── Texto para análise

Talvez todos esses fatos fossem largamente conhecidos.
Tentativas de Reconciliação:
1. Muitos críticos supõem
que é impossível e desnecessário reconciliar os dois relatos. Eles acreditam
que essas narrativas baseiam-se em fontes informativas diferentes,
que eram simplesmente contraditórias. A maioria dos críticos considera a narrativa
de I Samuel mais exatamente histórica.
2. Muitos estudiosos conservadores “reconciliam” os dois relatos supondo
que a história contada pelo amalequita tenha sido uma fabricação, e não reflita o que realmente
aconteceu. O homem teria inventado a história para agradar Davi, que se tornara
conhecido inimigo de Saul. A dificuldade dessa “reconciliação” é que o
compilador de I e II Samuel não afirma tal coisa. Ele não dá nenhuma indicação
de que o amalequita estivesse mentindo, e, por isso mesmo, relatando uma história
contraditória.
3. Podemos tentar uma
reconciliação entre os dois relatos supondo que eles sejam suplementares,
e não contraditórios. Talvez a questão
toda tenha acontecido como se segue:
a. Saul foi ferido por uma flecha e,
potencialmente, ferido de morte. Ele sangraria até morrer.
b. Temendo a tortura às mãos dos
filisteus, caso o encontrassem ferido (embora ainda não morto), Saul pediu que
o escudeiro terminasse com sua vida. Mas o escudeiro, temeroso de tratar dessa
maneira o ungido de Yahweh, recusou-se a atender ao pedido.

────
── Dados extraídos

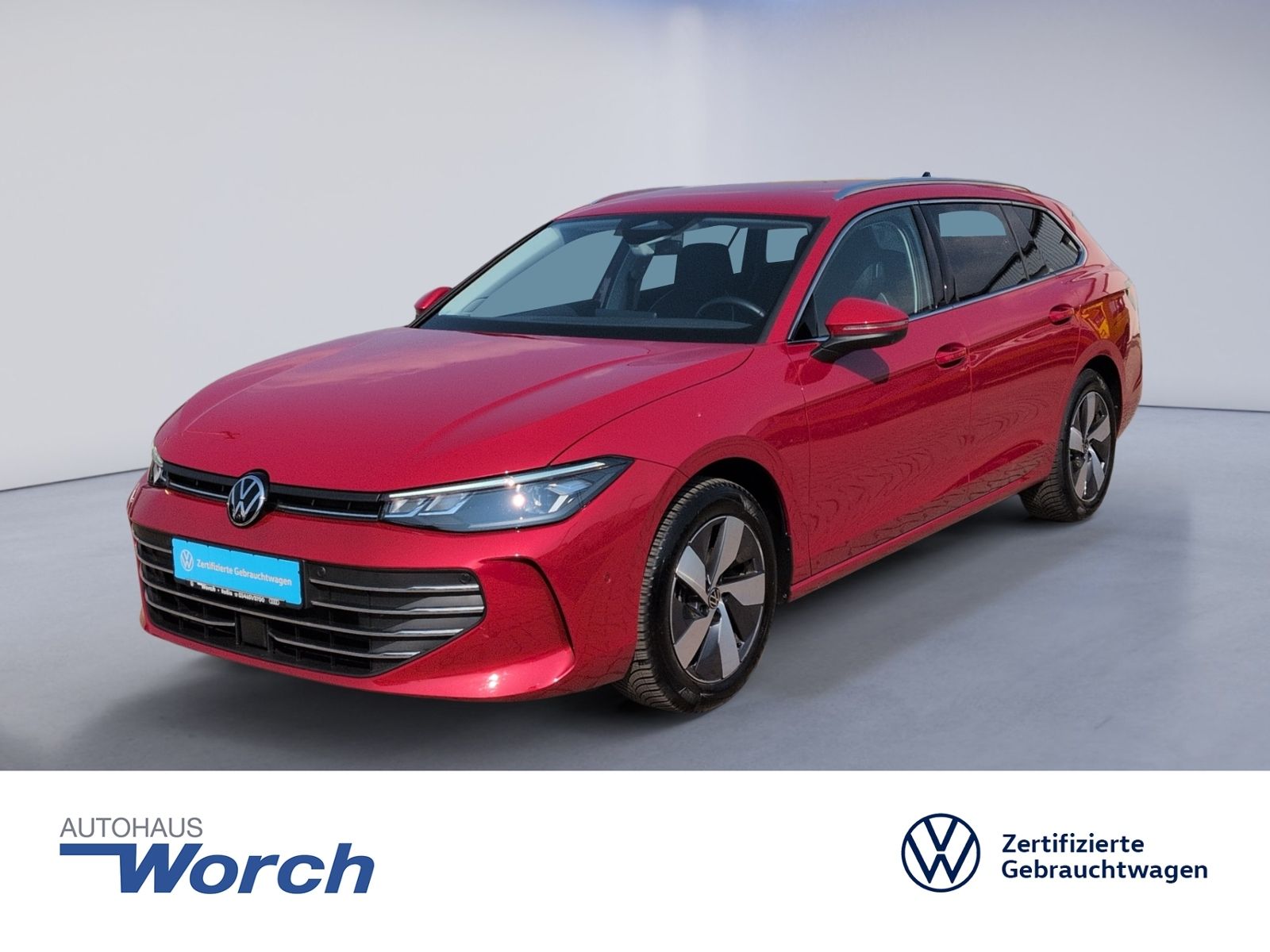 Passat Variant 1.5 eTSI DSG Business AHK+KAMERA+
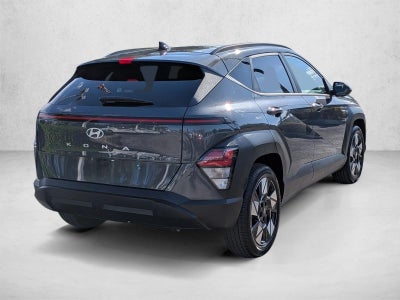 2025 Hyundai KONA SEL FWD
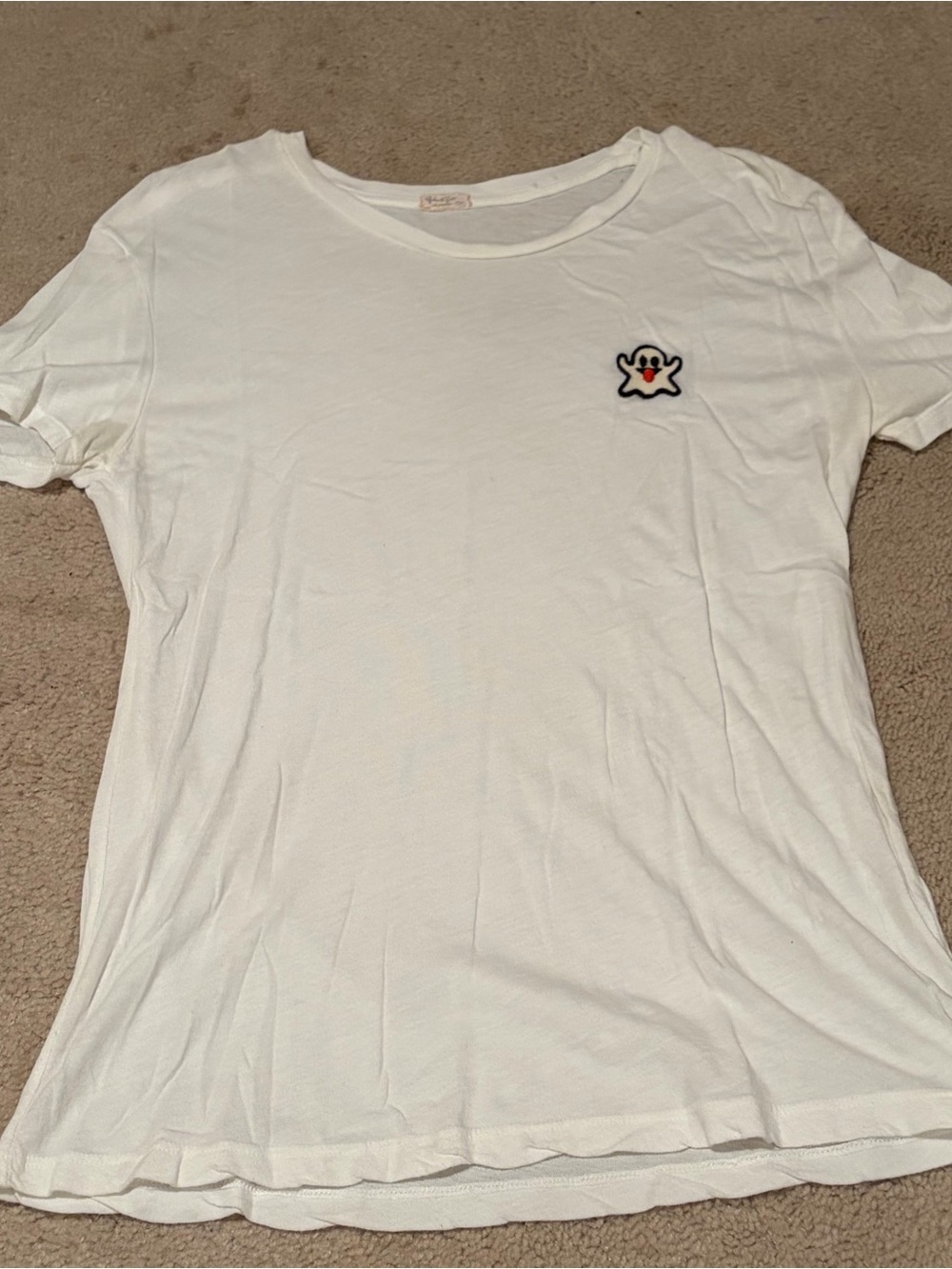 Brandy Melville Ghost Tee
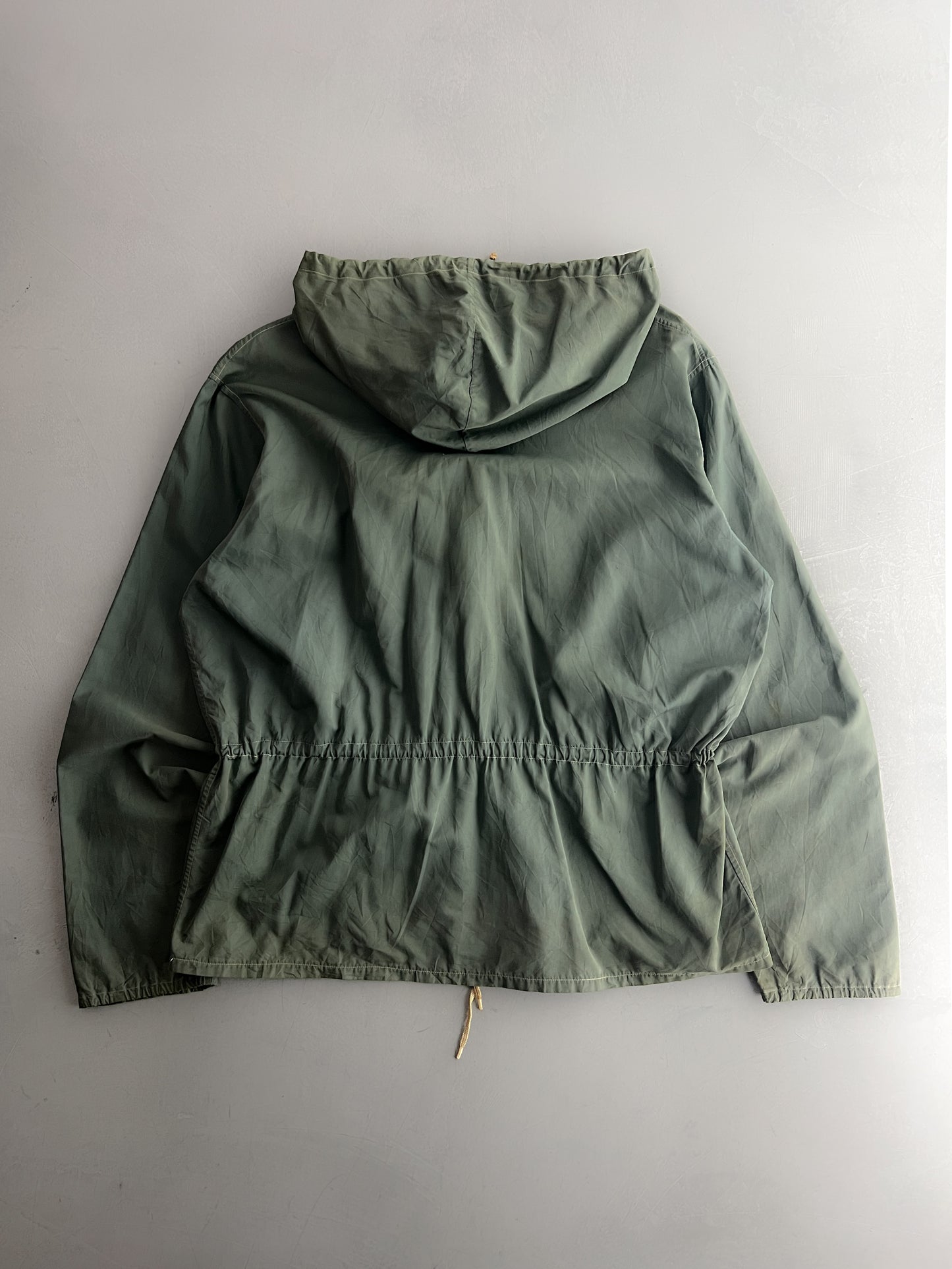1960's French Tynorex Cotton Anorak [M]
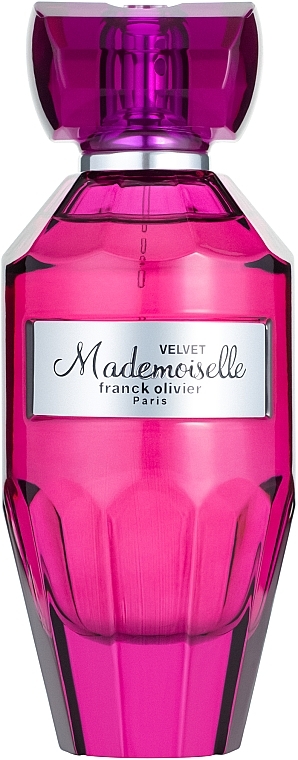 Franck Olivier Mademoiselle Velvet - Eau de Parfum — photo N8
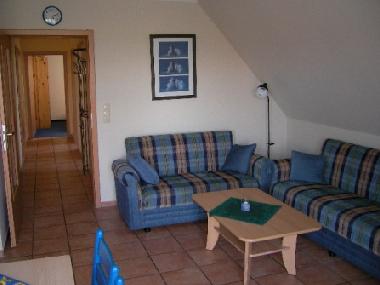 Apartamento de vacaciones en Elbinsel Krautsand (Land zwischen Elbe u. Weser)Casa de vacaciones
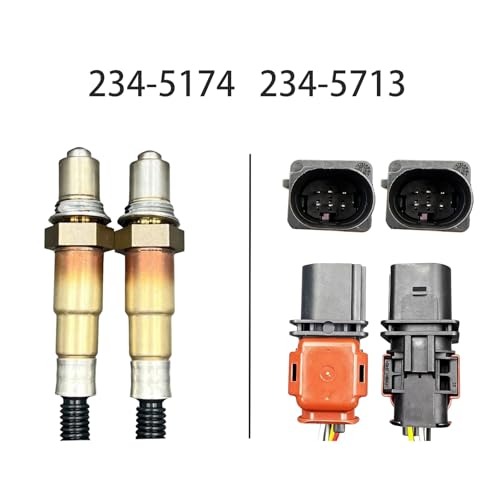 Sensor de Oxígeno para Ford F150 3.5L V6 Turbo 4 Pzs miniatura 4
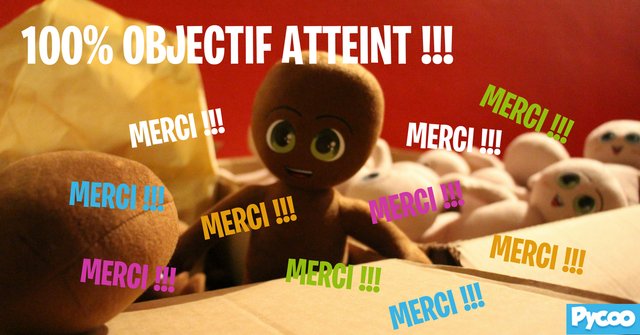Pycoo_fr's tweet photo. Les mots nous manquent .... Alors merci, merci, merci !!!!!! Soyez prêts, les #Pycoo arrivent cette semaine chez vous ! #madeinFrance #noel https://t.co/U3RPyGgcwp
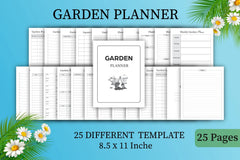 Garden Planner - CraftNest - Digital Crafting and Art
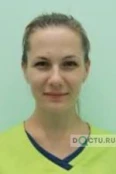 Каленкина Екатерина Владимировна - Москва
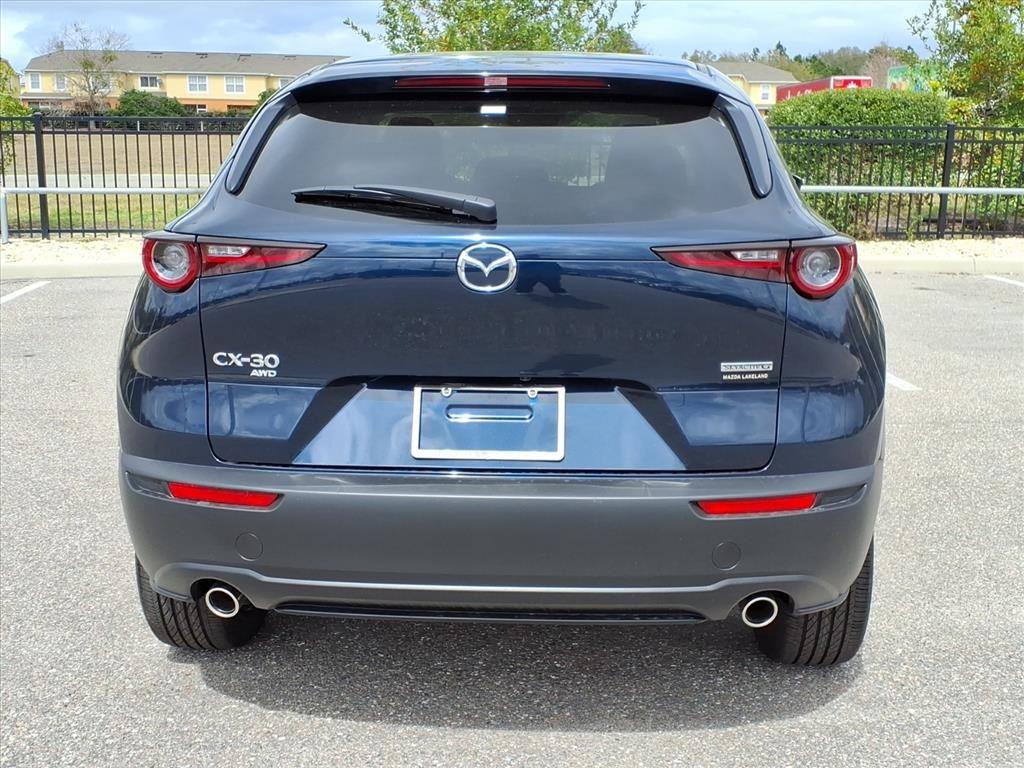 2026 MAZDA CX-30 SELECT SP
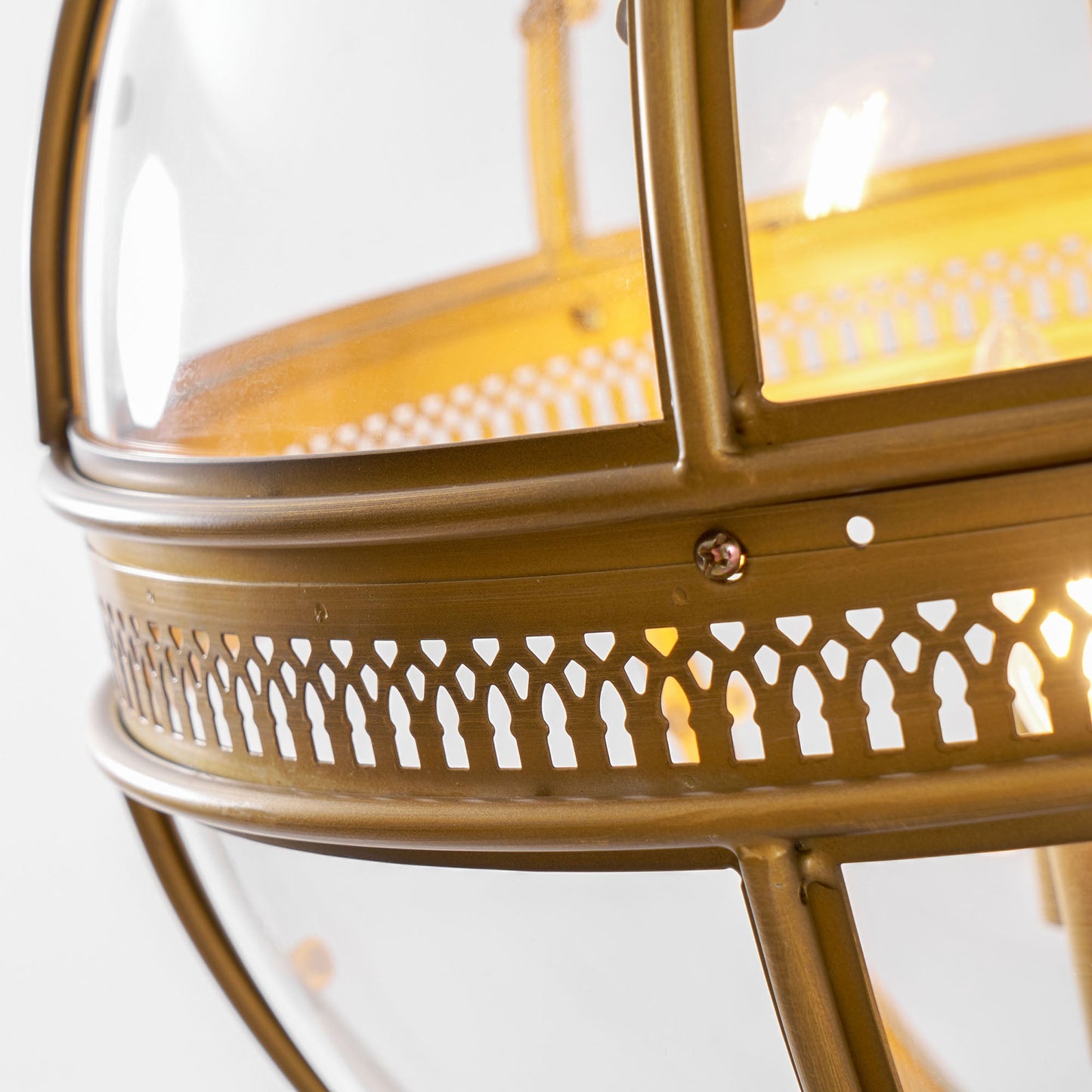 Fuchsia Pendant Light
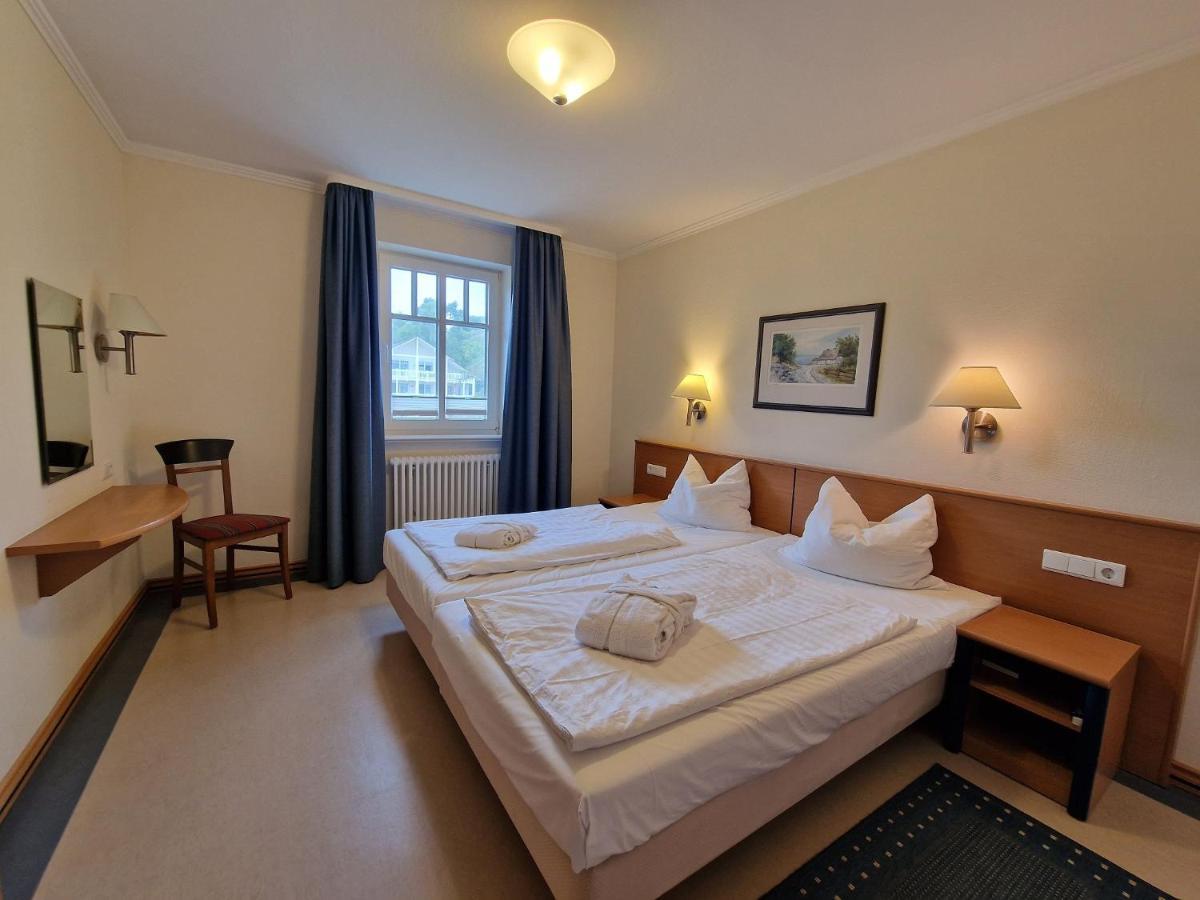 Duenenpark Binz - Komfort Ferienwohnung Mit 1 Schlafzimmer Und Balkon Im Obergeschoss 078 Exteriér fotografie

────

- _O que fazer_:
A – No texto sobre a reconciliação dos dois relatos, qual narrativa a maioria dos críticos considera mais exatamente histórica?
B – Reescreva de forma mais curta, no texto sobre a reconciliação dos dois relatos, o parágrafo que começa com "Muitos estudiosos conservadores", mantendo os fatos principais.
C – Retome o texto sobre a reconciliação dos dois relatos logo depois da última frase apresentada.

- _Respostas_:
A – A narrativa de I Samuel.

B – Muitos estudiosos conservadores reconciliam os dois relatos supondo que o amalequita inventou a história para agradar Davi, conhecido inimigo de Saul. O problema é que o compilador de I e II Samuel não afirma isso nem dá nenhum indício de que o amalequita estivesse mentindo.

C –
c. Diante disso, Saul tentou
suicidar-se, mas realizou um trabalho
inepto. Tudo quanto conseguiu foi outro, ferimento horrível, dessa vez por melo
de sua própria espada.
d. A essa altura do drama, chegou o
amalequita e encontrou Saul agonizante (ver II Sam. 1.9). Saul pediu que o
homem pusesse fim à sua vida, ao que o amalequita atendeu, presumivelmente
usando sua espada ou lança (ver II Sam. 1.10).
Isso nos fornece alguma reconciliação,
mas de nossa própria invenção, e não uma
reconciliação provida pelo autor (ou pelos autores) de I e II Samuel.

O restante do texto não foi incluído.